Diffamazione e diritto di critica: il limite della continenza

Cass. pen., Sez. V, 10 febbraio 2025, sentenza n. 5239
LA MASSIMA
In materia di diffamazione, il requisito della continenza ha carattere di elasticità. Pertanto, al fine di ritenere o meno proporzionalmente esercitato il diritto di critica occorre compiere in astratto e in concreto un ragionamento logico che tenga conto di diversi parametri, quali tenore letterale delle espressioni rese, ma anche il concetto o messaggio che si vuole trasmettere nonché il contesto in cui le dichiarazioni sono rese.
IL CASO
Con la sentenza in commento, la Corte di Cassazione ha accolto il ricorso avverso la sentenza emessa dal Giudice di seconde cure laddove ha confermato la condanna dell’imputata per il reato di diffamazione, relativo all’affermazione da lei riportata all’interno di una e-mail indirizzata alla propria amministrazione condominiale, ma comunque estesa anche al proprio rappresentante legale, mediante l’utilizzo di espressioni quali “scorretto” ed “aggressivo”, in riferimento al comportamento dello stesso avvocato.

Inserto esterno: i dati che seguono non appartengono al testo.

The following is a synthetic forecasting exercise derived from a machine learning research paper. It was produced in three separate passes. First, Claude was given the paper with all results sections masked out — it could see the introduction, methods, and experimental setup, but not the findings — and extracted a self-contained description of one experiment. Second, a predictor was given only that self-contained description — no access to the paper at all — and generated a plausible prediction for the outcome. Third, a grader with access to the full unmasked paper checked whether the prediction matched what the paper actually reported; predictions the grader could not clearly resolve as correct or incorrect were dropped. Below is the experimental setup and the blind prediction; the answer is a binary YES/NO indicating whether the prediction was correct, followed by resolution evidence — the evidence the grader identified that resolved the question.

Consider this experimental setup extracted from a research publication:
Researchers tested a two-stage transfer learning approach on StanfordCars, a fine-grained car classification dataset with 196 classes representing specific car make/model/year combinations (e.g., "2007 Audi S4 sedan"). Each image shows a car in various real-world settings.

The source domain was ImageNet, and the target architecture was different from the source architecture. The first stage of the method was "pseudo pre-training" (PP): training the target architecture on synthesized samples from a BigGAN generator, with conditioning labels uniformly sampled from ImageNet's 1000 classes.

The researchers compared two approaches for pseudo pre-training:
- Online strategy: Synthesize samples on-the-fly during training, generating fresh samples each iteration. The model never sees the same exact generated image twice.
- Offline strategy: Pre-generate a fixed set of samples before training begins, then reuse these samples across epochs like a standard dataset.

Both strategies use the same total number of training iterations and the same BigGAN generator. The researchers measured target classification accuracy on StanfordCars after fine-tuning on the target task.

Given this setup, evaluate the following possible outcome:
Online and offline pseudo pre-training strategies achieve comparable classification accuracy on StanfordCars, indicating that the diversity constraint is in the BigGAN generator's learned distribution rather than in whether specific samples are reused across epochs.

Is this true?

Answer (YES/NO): NO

La ricorrente, dunque, ha presentato principalmente due doglianze ove, la prima si vedeva riferita alla mancanza dell’accertamento dell’elemento soggettivo, mentre la seconda sosteneva che vi fosse stata una violazione di legge in ordine all’accertamento dell’elemento oggettivo sempre del reato oggetto di contestazione.
LA QUESTIONE
Il Giudice di prime cure aveva sostenuto che le predette espressioni fossero lesive per la reputazione personale e professionale della persona offesa, anche in considerazione della propria qualifica professionale che deve, necessariamente, declinarsi nei requisiti imprescindibili di probità e correttezza; caratteristiche che, se mancanti, possono essere foriere di conseguenze deontologiche disciplinari per l’avvocato. Dunque, l’aver l’imputata descritto il difensore come “scorretto” ed “aggressivo” senza, tra l’altro, aver alcun motivo per farlo dal momento che l’interessato non aveva tenuto ancora alcun comportamento, l’aveva resa punibile per la fattispecie di diffamazione, avendo, tra l’altro, travalicato i limiti della scriminante dell’esercizio del diritto di critica.
Tuttavia, a dire della ricorrente, il giudicante avrebbe dovuto valutare con maggiore attenzione la vicenda complessiva entro la quale si inserivano dette affermazioni, riconducendole entro una condizione unitaria di spiccata acredine, intercorrente tra l’amministrazione condominiale e l’imputata. Di talchè, si sarebbe potuto osservare come, in altre vicende processuali, affermazioni del medesimo calibro, contestate anch’esse all’imputata, sarebbero state classificate come inoffensive, proprio alla luce di una valutazione complessiva dei contrasti esistenti tra le parti. In aggiunta, in virtù della modesta carica dispregiativa delle espressioni utilizzate, la condotta non si sarebbe dovuta qualificare come offensiva dell’altrui reputazione.
LA SOLUZIONE
Tale ricostruzione, prospettata anche dal Procuratore Generale, è stata condivisa dalla Suprema Corte la quale ha precisato il limite del requisito della continenza in materia di diffamazione. Sul tema, al fine di ritenere sussistente l’esimente di cui all’art. 51 c.p. che, nel caso specifico, è posto a tutela della libertà di espressione del proprio pensiero, la continenza deve necessariamente intendersi in modo elastico ed inoltre, al fine di ritenere o meno il travalicamento dei limiti del diritto di cronaca, occorre compiere una valutazione, in concreto, di tipo “critico-logico”, che tanga conto del tenore letterale delle espressioni, del concetto che si vuole esprimere, del contesto dialettico in cui tali dichiarazioni vengono rese nonché le modalità con cui esse vengono manifestate.
Invero, l’esimente del diritto di cronaca presuppone che la formula espositiva con cui viene utilizzata una data terminologia sia corretta e sia funzionale alla finalità di disapprovazione, senza cadere nella sola aggressione alla reputazione altrui, gratuita ed immotivata. Ciò, evidentemente, non vieta anche l’utilizzo di termini che, sebbene offensivi, abbiano un significato di negatività del giudizio, tenuto conto del contesto complessivo entro cui si utilizzano tali espressioni.
Pertanto, la Corte di cassazione ha ritenuto di annullare la sentenza impugnata.